A Lucera Giovanni e Raffaele coppia gay e felice

  

di ANNA LANGONE

Chi li conosce dice: «Sono bellissimi». E Giovanni e Raffaele, coppia gay, hanno aggiunto alla bellezza anche quella serenità interiore che migliora la vita. Non senza difficoltà, ovvio, quegli scogli iniziali che Raffaele definisce «l’epopea». Ora lavorano insieme a Lucera, in un salone di parrucchiere-estetista dove c’è anche la sorella di Raffaele. Dodici ore intense ogni giorno fra phon e lacca per rendere belle le donne che, in molti casi, diventano anche loro amiche. «Difficoltà ad essere accettati in paese? Non direi – racconta Giovanni – chi ci conosce ci ha vissuto giorno per giorno, ha visto la nostra storia nascere e svilupparsi insieme a noi e accettarci è stato naturale. Poi le nostre clienti vedono che siamo professionali e ci scelgono anche per questo».

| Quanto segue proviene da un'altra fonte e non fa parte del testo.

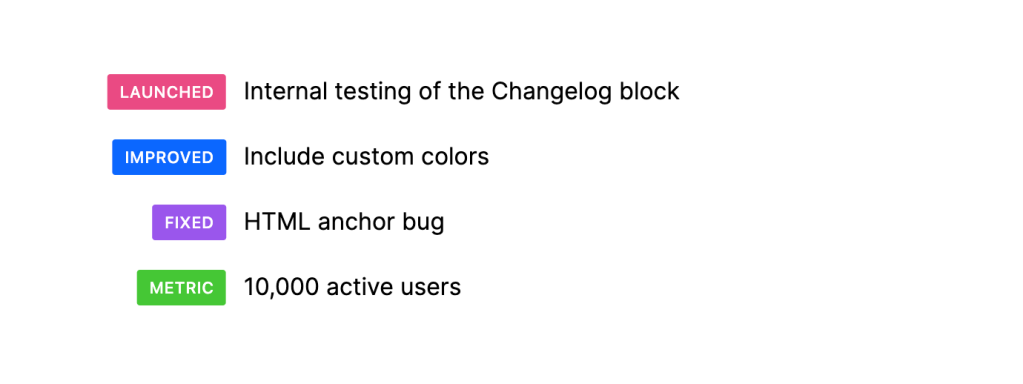 """Changelog blocks with """"Launched"""", """"Improved"""", """"Fixed"""", and """"Metric"""" labels."""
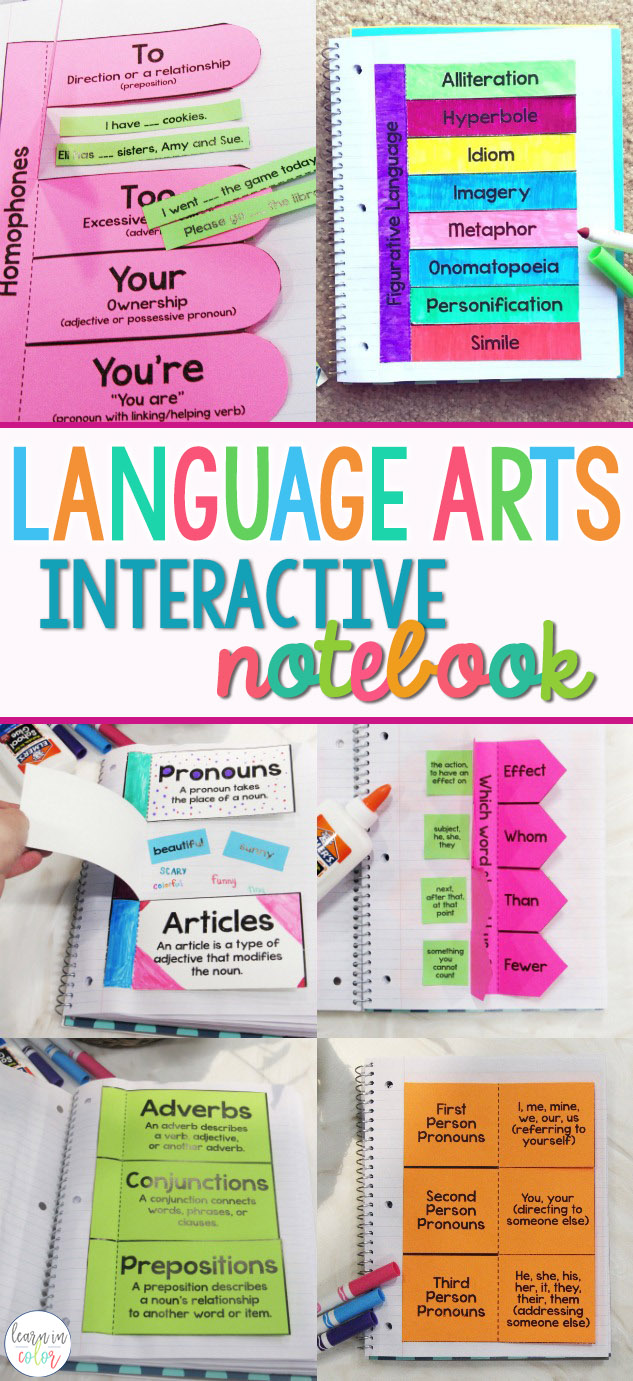 This Language Arts Interactive Notebook is filled with over 30 pages of hands-on grammar activities for grades 4-8. Activities including everything from diagramming to figurative language.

Giovanni, 35 anni, è l’anima poetica della coppia: sminuisce le sofferenze pure vissute per rivelarsi, a trent’anni suonati, alla famiglia. «L’hanno saputo da altri – dice soltanto – io già prima me ne ero andato per quattro anni a Bologna dove vivevo con un compagno. Loro immaginavano ma non mi dicevano niente. Poi, quando ho conosciuto Raffaele, facevo il pendolare tutti i giorni da San Severo a Lucera per stare con lui e i miei sono venuti a sapere di noi».

«Non è stato semplice – dice Raffaele – sua madre soffriva molto e io l’ho lasciato libero di scegliere, anche se tenevo moltissimo a lui. Per me è stato diverso, per me niente al mondo ormai è difficile: ai miei l’ho detto a 17 anni e me ne sono andato a lavorare in Toscana. Poi sono tornato, per aiutare la famiglia in un momento di difficoltà e i nostri rapporti ora sono ottimi».

Proprio la famiglia di Raffaele ha dato alla coppia la casa che condividono, un punto d’arrivo e di completamento nella condivisione della vita. Un luogo dove Giovanni e Raffaele vivono la quotidianità di tutte le altre coppie, tra cucina, spesa, bucati «Io ho la bestia nera delle lavatrici – confida Giovanni – sbaglio il dosaggio dei detersivi, un disastro. Per il resto ce la caviamo bene: io ho lavorato negli alberghi e so cucinare, Raffaele invece è anche naturopata e si porta dietro la cucina toscana con le sue zuppe di cereali. Una bella parmigiana però non ce la facciamo mancare, anche se stiamo attenti alla linea».

«Il giudizio degli altri non mi tocca – dice sicuro Raffaele – ciò che ho vissuto mi ha corazzato. Ora lavoro, ho la casa a cui pensare e altre incombenze… Sono come sono e sono quello che faccio: a qualcuno non sta bene? Non m’importa nulla».

Queste sue certezze, Raffaele le porta anche all’Agedo e al Comitato promotore dell’Arcigay: «Io vado lì per aiutare, se posso, non per essere aiutato. Ho imparato che non bisogna mostrare la propria debolezza, perchè è su quella che si attacca la cattiveria degli altri, la volontà di infierire». «Stiamo davvero bene – interviene Giovanni – e non ci mancano le smancerie che altre coppie, gay ed etero, fanno in pubblico. A me, ad esempio, non piacciono queste esibizioni: la nostra intimità la viviamo a casa, in privato. Certo, lavorando insieme ci basta uno sguardo per capirci e chi ci circonda lo percepisce. Magari qualche volta scappa una carezza, ma nulla di più…».

Eppure c’è un gesto, semplice quanto importante che Giovanni vorrebbe fare sempre con il suo Raffaele: «Camminare mano nella mano… ma non si può». Però una pazzia l’hanno fatta per poter passeggiare come una qualunque coppia: «Siamo andati in Spagna – dice Giovanni – e lì camminavamo tenendoci per mano. Bellissimo». E’ l’unica concessione al romanticismo: al matrimonio non pensano affatto «E’ un di più. Per ora – dicono – va bene così».